P-dg de Vocation Records à Guipavas, Didier Tousch vient de créer avec Bernard Treguer, la start-up Bescrib : un réseau social dédié à la mémoire et à l’histoire des individus. « L’idée en venue après recherchée sur les réseaux sociaux une ancienne connaissance. Elle était décédée et du coup, je ne savais rien de ce qu’avait été sa vie », raconte-t-il. Pour monter son projet, il s’entoure de développeurs, d’un commercial. Le réseau, lancé en juin, est gratuit à l’inscription.

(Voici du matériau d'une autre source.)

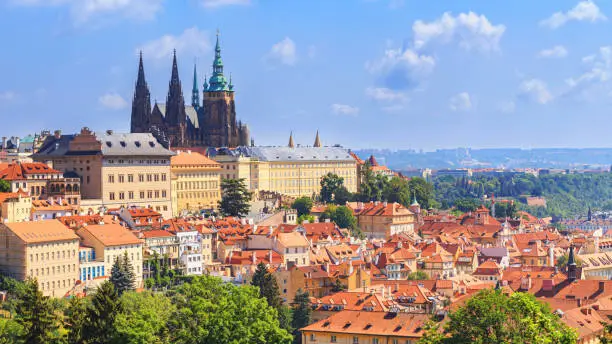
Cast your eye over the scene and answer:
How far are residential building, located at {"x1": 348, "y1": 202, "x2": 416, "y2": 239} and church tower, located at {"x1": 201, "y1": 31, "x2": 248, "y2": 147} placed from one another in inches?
1240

« Le business model est celui du freemium. Au départ, l’utilisateur créé son profil, sans publicité – et sans utilisation de ses données personnelles. Il peut faire une galerie photo, un arbre généalogique, des récits. Il peut le faire pour lui ou pour un proche disparu. Il peut aussi choisir qui pourra contribuer à son profil », détaille Didier Tousch.
Levée de fonds en 2017
Le chiffre d’affaire de bescrib viendra des services supplémentaires proposées. Plusieurs sont déjà prévus : « des actes notariés, des messages vidéos post-mortem en plus, des QR code pour des épitaphes, des écrivains publics, etc. Il n’y aura pas d’abonnement, pour ne pas léguer ça aux ayants-droits. » L’objectif est de se lancer en France, puis en Europe, avec une version du site en anglais en 2017. « On vise l’équilibre d’ici deux ou trois ans. Avec plus de 600.000 euros de chiffre d’affaires en 2018. »

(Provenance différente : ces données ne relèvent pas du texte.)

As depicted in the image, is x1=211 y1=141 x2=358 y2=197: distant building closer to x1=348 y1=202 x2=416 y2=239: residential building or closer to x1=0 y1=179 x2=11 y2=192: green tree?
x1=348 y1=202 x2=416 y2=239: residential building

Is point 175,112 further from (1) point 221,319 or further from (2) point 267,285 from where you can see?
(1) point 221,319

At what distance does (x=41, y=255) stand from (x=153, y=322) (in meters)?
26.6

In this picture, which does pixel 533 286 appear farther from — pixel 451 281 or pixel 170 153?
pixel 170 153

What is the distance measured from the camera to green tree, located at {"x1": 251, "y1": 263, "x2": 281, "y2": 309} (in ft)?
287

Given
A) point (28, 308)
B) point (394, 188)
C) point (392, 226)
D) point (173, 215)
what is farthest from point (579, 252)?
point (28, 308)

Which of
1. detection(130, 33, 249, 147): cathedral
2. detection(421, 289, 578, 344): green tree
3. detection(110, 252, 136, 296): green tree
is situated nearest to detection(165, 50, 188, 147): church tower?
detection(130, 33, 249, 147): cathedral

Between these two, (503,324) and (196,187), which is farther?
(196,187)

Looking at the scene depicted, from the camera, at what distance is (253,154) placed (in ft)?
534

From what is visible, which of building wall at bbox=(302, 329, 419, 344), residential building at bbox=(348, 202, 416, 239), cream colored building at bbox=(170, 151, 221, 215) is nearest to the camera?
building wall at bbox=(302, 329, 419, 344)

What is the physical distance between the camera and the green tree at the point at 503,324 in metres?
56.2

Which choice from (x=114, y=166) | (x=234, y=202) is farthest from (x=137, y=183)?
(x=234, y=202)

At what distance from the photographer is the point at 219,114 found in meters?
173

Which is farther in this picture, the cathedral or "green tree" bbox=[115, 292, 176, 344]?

Bescrib a failli boucler une levée de fonds avec des Business Angels. « Au dernier moment, on s’est dit qu’il fallait mieux attendre le lancement. Nos frais sont minimes pour l’instant car l’entreprise est basée chez Vocation records, mon autre société », indique Didier Tousch. Elle se fera donc selon le succès des services payants, lancés dès septembre, soit à la fin de l’année, soit plus tard. « On vise 200.000 euros levés en 2017 ».